SRH University is a state-recognized private university in Germany with multiple campuses across the country and a strong focus on applied, industry-aligned study programmes taught in English. The university promotes practical learning supported by its unique CORE learning approach — combining subject knowledge, practical skills and professional competencies to prepare students for careers in global industries.

 

Why Study Applied Data Science and Artificial Intelligence at SRH?

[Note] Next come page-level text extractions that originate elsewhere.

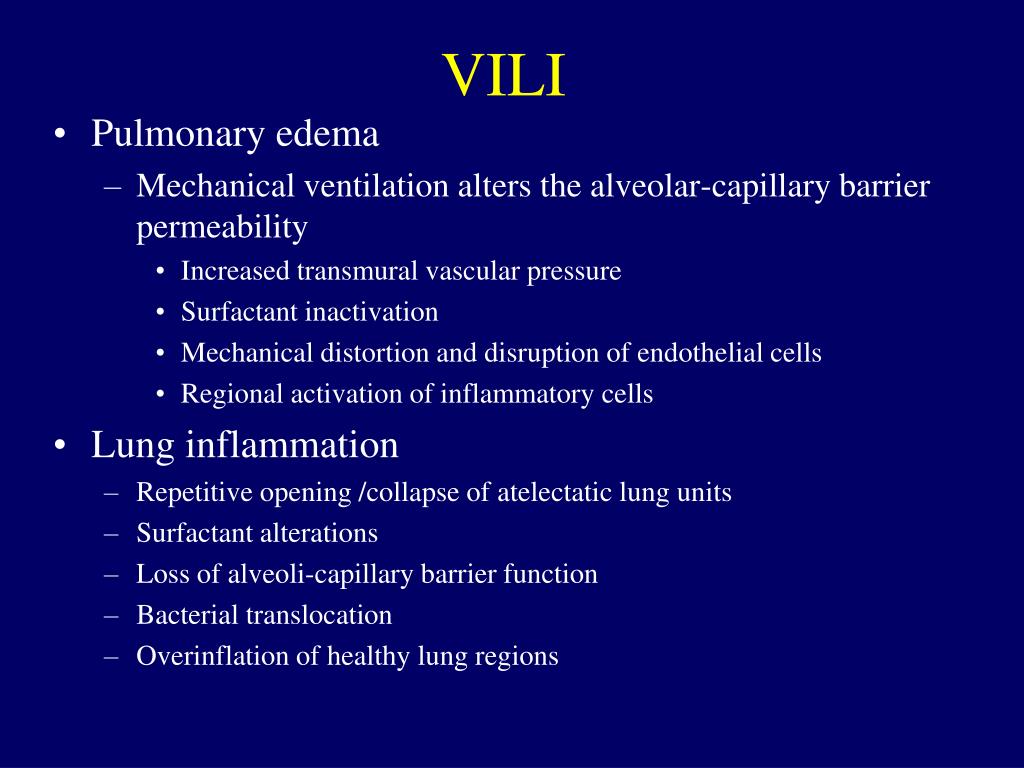 VILI

• Pulmonary edema
  – Mechanical ventilation alters the alveolar-capillary barrier permeability
    • Increased transmural vascular pressure
    • Surfactant inactivation
    • Mechanical distortion and disruption of endothelial cells
    • Regional activation of inflammatory cells
• Lung inflammation
  – Repetitive opening /collapse of atelectatic lung units
  – Surfactant alterations
  – Loss of alveoli-capillary barrier function
  – Bacterial translocation
  – Overinflation of healthy lung regions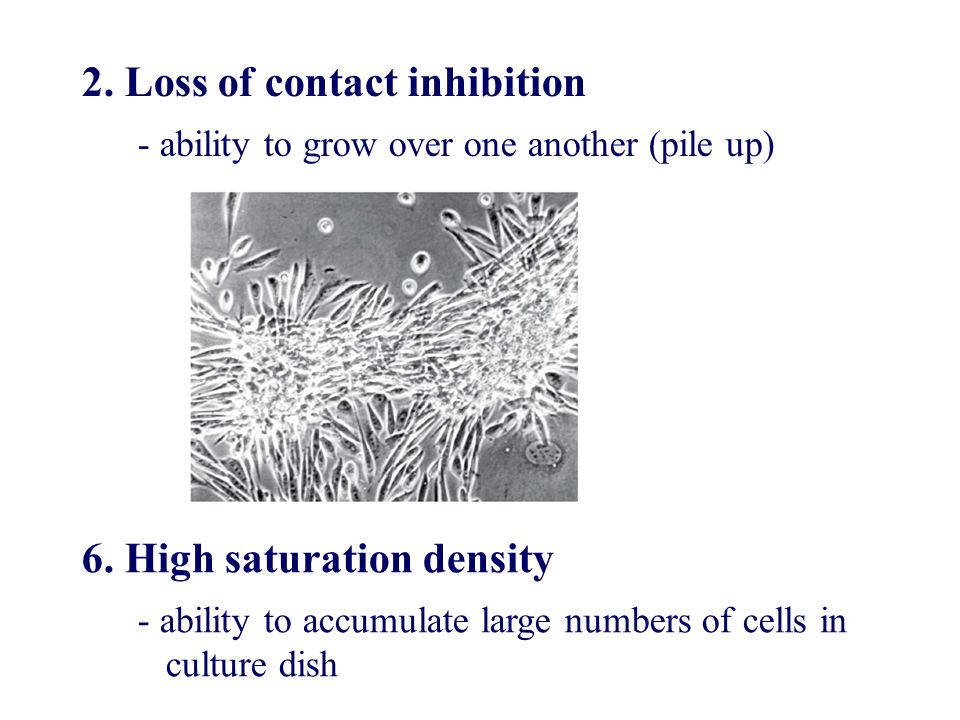 2. Loss of contact inhibition

- ability to grow over one another (pile up)

6. High saturation density

- ability to accumulate large numbers of cells in culture dish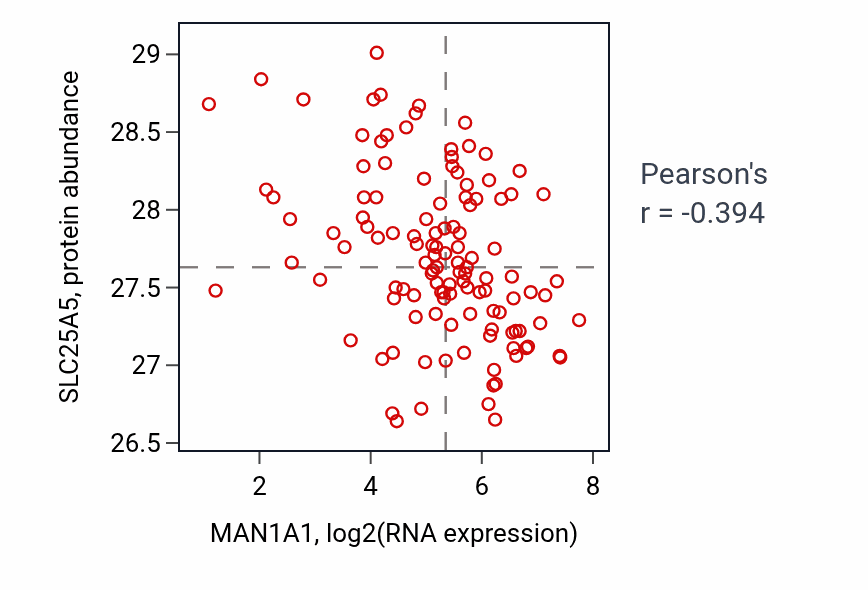 SLC25A5, protein abundance

29
28.5
28
27.5
27
26.5

2
4
6
8

MAN1A1, log2(RNA expression)

Pearson's
r = -0.394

  • English-taught Master's — no German required for instruction.
  • Industry-focused curriculum blending data science, machine learning, ethical AI, cloud computing and domain applications.
  • Multiple specialisation tracks across campuses — such as Business Analytics, Logistics, Creative AI and Life Sciences.
  • Hands-on projects, workshops and internships for practical experience.
  • Strong career outcomes — prepares for roles in tech, consulting, healthcare, finance, research and more.

 

Subjects / Programme Structure

The Master’s curriculum is practical, future-focused and industry-aligned. Core modules generally include:

Foundational & Core Topics

  • Advanced Mathematics & Statistics for Data Science

  • Python for Data Science

  • Machine Learning & Deep Learning

  • Data Engineering & Big Data Processing

  • Data Visualization & Storytelling

  • Cloud Computing (AWS, Azure, etc.)

  • Ethical & Responsible AI

  • Research Methods & Innovation

  • Industry Case Studies

  • Master’s Thesis Project

6-Month Internship / Semester Abroad

  • Option to gain real hands-on experience or global exposure.

Specialisation Tracks

You can tailor your expertise by choosing a track such as:

1. Business Analytics — focus on data-driven business strategy and consumer analytics.
2. Supply Chain & Logistics Analytics — predictive models and optimisation for operations.
3. General Track — broad advanced skills in AI, machine learning and engineering.
4. Creative AI & Media Analytics — generative AI, content analysis and creative systems.
5. AI-Driven Bioinformatics & Life Sciences — advanced machine learning for biomedical data.

 

Highlights of the Programme

  • Industry Focus: Objective-oriented curriculum designed with real-world applicability.
  • Practical Tools & Certifications: Includes optional professional certificates (e.g., SAS Visual Business Analyst, NVIDIA Deep Learning).
  • Agile & Project Training: Basic agile methods (e.g., Scrum) included for data projects.
  • CORE Learning Model: Combines soft skills (communication, leadership) with technical expertise.

 

Career Outcomes & Roles After Graduation

Graduates are prepared for a wide array of high-demand data and AI careers, including:

Data Science & Analytics

  • Data Scientist

  • Business Intelligence Analyst

  • Quantitative / Data Analyst

  • Research Data Scientist

  • Forecasting Specialist

Machine Learning & AI

  • Machine Learning Engineer

  • AI Developer / AI Engineer

  • Deep Learning Specialist

  • Computer Vision Engineer

  • NLP Engineer

  • MLOps Engineer

Data Engineering & Cloud

  • Data Engineer

  • Cloud AI Engineer

  • Big Data Engineer

  • ETL / Pipeline Developer

  • Data Platform Architect

Employer Examples (Past Graduates)

Graduates have found roles at companies such as Airbus, Bosch, BMW, Deloitte, SAP, PWC, Adidas, Accenture and many others across sectors. They may also pursue research roles or doctoral studies.

 

Visa & Immigration (International Students)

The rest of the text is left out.